Below is the mutate command I added with an ifelse statement:
daily_events <- events %>%
mmutate(daily_event_count = ymd(event_date)) %>%
group_by(course_id, term, week=week(event_date)) %>%
reframe(total_events = n_distinct(event_date),
stud_event_count = n_distinct(student_id)) %>%
mutate(stud_pct = ifelse(course_id==111 & term=='Fall 2000', (stud_event_count/2)*100,
ifelse(course_id==122 & term=='Fall 2000', (stud_event_count/1)*100,0)))
I calculated the total number of distinct students in another query, i.e. where the 2 and 1 are coming from.
stud_distr <- events %>%
group_by(term, course_id) %>%
reframe(stud_count = n_distinct(student_id))

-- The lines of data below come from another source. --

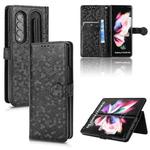 For Samsung Galaxy Z Fold3 5G Honeycomb Dot Texture Leather Phone Case(Black)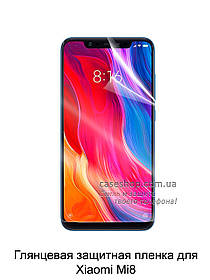 Глянсова захисна плівка для Xiaomi Mi8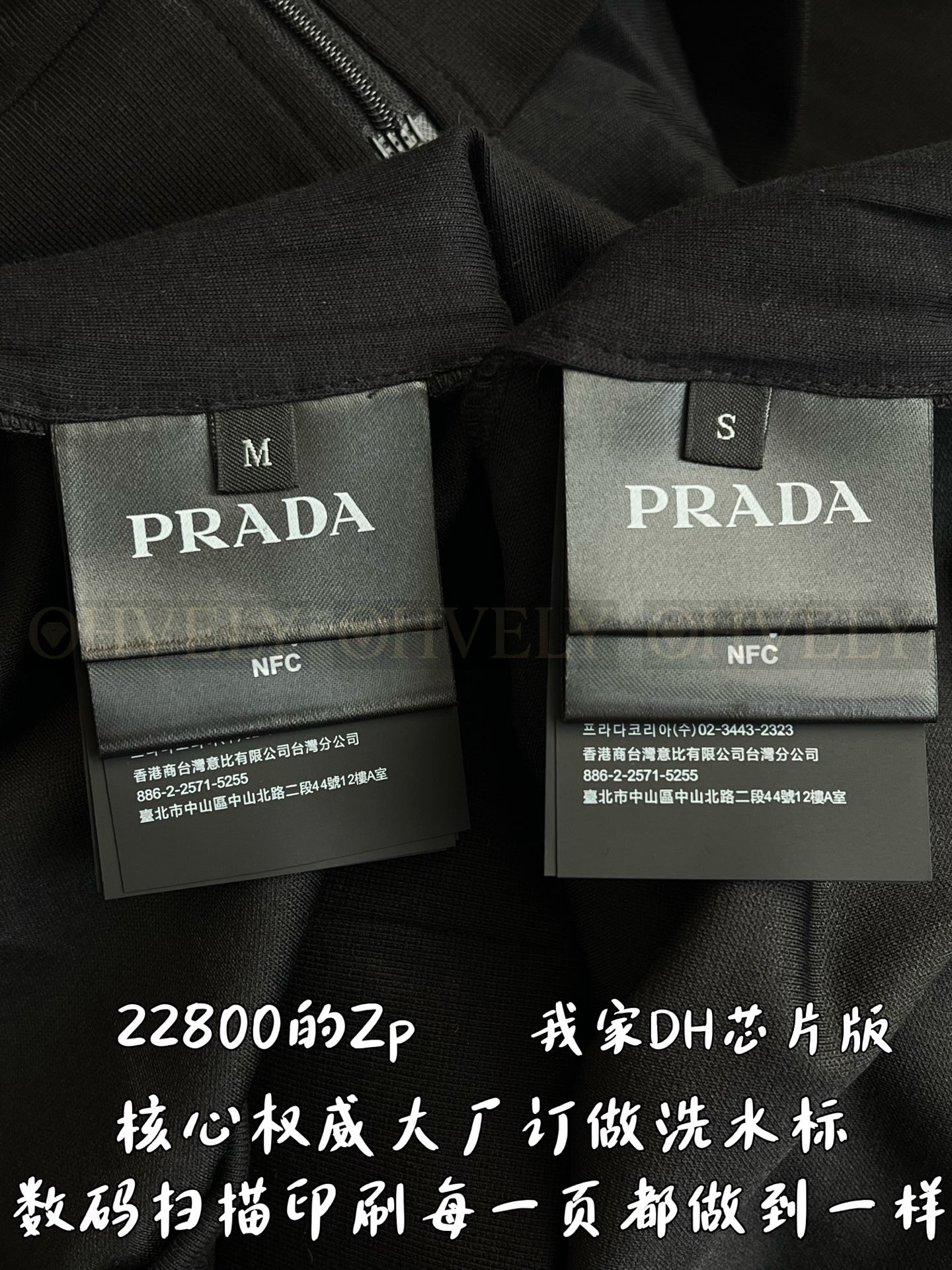 【 ZP 】Prada 후드 집업 (매장가 456만원) 상품 썸네일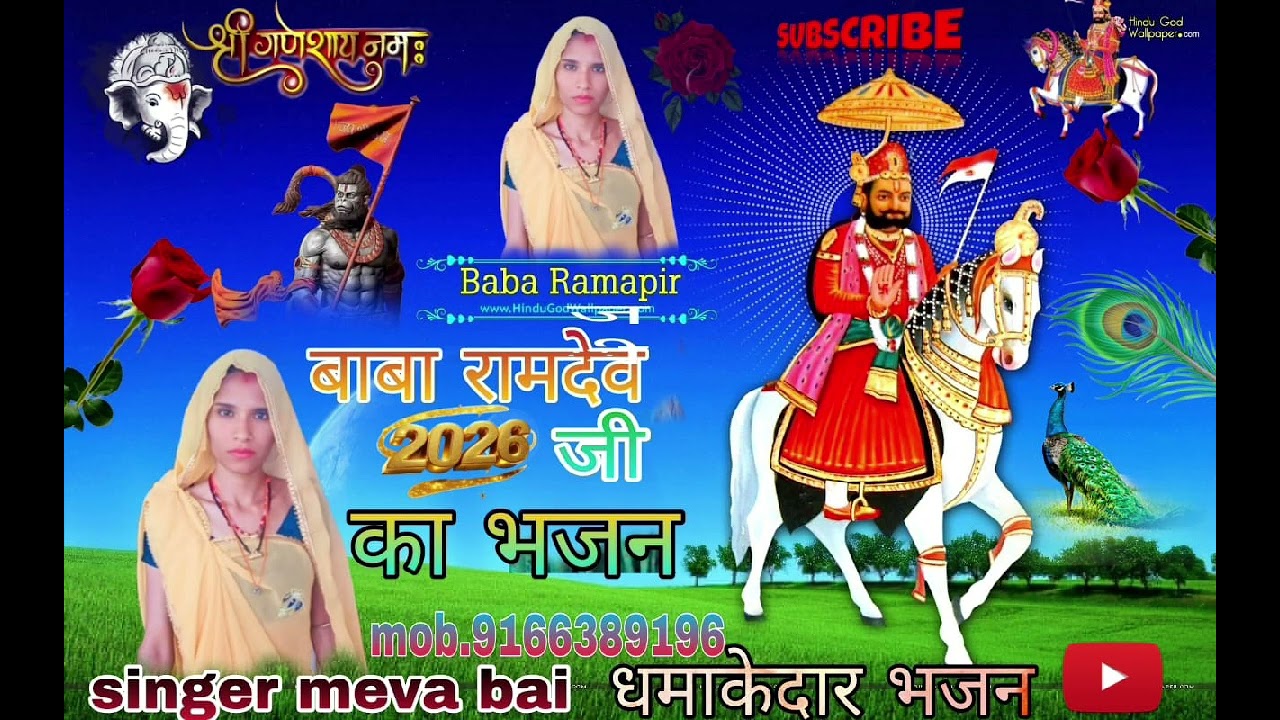 9 फ़रवरी 2026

How can I get the percentage when I have a lot more data and an ifelse or case/when seems inefficient?
Something like this:
daily_events_2 <- events %>%
mutate(week = week(event_date)) %>%
mutate(stud_count = n_distinct(student_id),
.by = c(term, course_id)) %>%
summarise(total_events = n_distinct(event_date),
stud_event_count = n_distinct(student_id),
.by = c(course_id, term, week, stud_count)) %>%
mutate(stud_pct = stud_event_count / stud_count * 100)
I rarely use reframe
. Instead use summarise
if I need to combine the data into a single row, or mutate
to return the same number of rows.
The code runs in 3 steps: (1) compute the total number of distinct students for each term and course without changing the other data, (2) compute the counts and (3) compute the percents.